**What is needed:** Copy, in full, each line of the material that holds the word "average".

**Task input:**
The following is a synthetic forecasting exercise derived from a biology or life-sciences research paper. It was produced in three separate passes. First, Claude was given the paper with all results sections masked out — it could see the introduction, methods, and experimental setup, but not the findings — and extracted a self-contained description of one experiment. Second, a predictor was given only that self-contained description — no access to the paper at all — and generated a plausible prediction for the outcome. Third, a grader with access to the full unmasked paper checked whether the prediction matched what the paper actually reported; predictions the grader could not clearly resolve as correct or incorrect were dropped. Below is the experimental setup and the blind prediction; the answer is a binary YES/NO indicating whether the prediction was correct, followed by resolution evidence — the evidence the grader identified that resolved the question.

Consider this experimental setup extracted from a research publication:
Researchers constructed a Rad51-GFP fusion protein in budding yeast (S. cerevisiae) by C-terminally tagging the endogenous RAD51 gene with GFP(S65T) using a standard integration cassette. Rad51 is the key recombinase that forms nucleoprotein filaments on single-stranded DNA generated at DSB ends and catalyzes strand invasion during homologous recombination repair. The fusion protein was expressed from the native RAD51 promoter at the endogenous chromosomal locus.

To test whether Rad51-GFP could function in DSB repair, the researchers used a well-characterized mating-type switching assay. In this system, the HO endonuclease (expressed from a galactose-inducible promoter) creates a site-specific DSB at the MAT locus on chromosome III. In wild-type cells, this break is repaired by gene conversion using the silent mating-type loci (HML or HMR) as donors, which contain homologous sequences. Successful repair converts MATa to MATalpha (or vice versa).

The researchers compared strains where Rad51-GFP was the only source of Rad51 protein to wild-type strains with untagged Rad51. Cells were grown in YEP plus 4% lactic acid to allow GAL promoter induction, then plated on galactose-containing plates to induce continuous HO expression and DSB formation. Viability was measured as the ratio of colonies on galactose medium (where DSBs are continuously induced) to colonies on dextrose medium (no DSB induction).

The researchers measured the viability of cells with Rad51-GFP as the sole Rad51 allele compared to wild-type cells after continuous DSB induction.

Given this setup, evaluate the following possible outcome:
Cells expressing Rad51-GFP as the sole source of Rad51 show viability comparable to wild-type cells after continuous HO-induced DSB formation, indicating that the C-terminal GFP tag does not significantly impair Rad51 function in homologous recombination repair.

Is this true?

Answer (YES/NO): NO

...

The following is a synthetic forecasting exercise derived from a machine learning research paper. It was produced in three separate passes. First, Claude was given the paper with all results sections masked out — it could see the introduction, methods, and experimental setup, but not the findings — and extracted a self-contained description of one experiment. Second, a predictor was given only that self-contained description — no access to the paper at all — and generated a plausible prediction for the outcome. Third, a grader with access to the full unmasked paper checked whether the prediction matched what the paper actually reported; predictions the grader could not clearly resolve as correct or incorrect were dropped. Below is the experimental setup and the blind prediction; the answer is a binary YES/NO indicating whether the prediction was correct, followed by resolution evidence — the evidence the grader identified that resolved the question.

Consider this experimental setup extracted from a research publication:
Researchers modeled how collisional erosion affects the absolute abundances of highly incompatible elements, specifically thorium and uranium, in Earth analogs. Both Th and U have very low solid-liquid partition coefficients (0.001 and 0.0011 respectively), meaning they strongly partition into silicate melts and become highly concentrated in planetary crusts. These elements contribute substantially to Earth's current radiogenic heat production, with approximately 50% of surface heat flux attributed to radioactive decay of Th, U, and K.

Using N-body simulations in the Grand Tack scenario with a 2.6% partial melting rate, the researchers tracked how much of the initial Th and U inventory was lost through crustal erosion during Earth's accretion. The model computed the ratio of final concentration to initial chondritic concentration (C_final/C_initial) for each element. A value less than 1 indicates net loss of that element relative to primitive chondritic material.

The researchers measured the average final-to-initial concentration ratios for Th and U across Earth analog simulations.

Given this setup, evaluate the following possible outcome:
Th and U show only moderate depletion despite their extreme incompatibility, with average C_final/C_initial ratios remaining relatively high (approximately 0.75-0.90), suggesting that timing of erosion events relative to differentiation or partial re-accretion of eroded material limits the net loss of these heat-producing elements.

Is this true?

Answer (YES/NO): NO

==

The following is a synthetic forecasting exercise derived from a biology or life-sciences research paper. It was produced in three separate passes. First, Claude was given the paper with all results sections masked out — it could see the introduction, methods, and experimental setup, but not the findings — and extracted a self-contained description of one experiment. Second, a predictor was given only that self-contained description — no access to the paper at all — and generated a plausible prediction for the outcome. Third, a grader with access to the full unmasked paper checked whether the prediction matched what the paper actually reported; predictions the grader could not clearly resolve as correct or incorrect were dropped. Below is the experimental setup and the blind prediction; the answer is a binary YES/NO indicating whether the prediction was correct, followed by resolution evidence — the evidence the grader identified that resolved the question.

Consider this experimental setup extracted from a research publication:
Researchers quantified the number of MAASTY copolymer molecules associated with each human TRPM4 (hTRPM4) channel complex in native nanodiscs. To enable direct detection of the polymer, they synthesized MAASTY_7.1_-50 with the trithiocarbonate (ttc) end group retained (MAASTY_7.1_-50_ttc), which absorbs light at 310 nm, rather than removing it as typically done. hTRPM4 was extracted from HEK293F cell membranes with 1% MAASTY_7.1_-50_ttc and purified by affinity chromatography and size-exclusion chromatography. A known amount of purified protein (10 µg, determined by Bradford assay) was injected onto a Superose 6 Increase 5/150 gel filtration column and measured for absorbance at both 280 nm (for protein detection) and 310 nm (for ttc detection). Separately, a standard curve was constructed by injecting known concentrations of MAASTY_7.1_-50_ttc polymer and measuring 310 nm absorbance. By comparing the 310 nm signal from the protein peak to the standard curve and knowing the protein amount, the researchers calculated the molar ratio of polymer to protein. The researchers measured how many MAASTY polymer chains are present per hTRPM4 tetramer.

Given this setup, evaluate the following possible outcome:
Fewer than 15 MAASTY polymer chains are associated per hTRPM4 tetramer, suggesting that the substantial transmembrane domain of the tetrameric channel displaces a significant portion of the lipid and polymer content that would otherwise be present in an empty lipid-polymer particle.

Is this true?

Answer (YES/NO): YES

**Answer to the exercise:**
The researchers measured the average final-to-initial concentration ratios for Th and U across Earth analog simulations.
Th and U show only moderate depletion despite their extreme incompatibility, with average C_final/C_initial ratios remaining relatively high (approximately 0.75-0.90), suggesting that timing of erosion events relative to differentiation or partial re-accretion of eroded material limits the net loss of these heat-producing elements.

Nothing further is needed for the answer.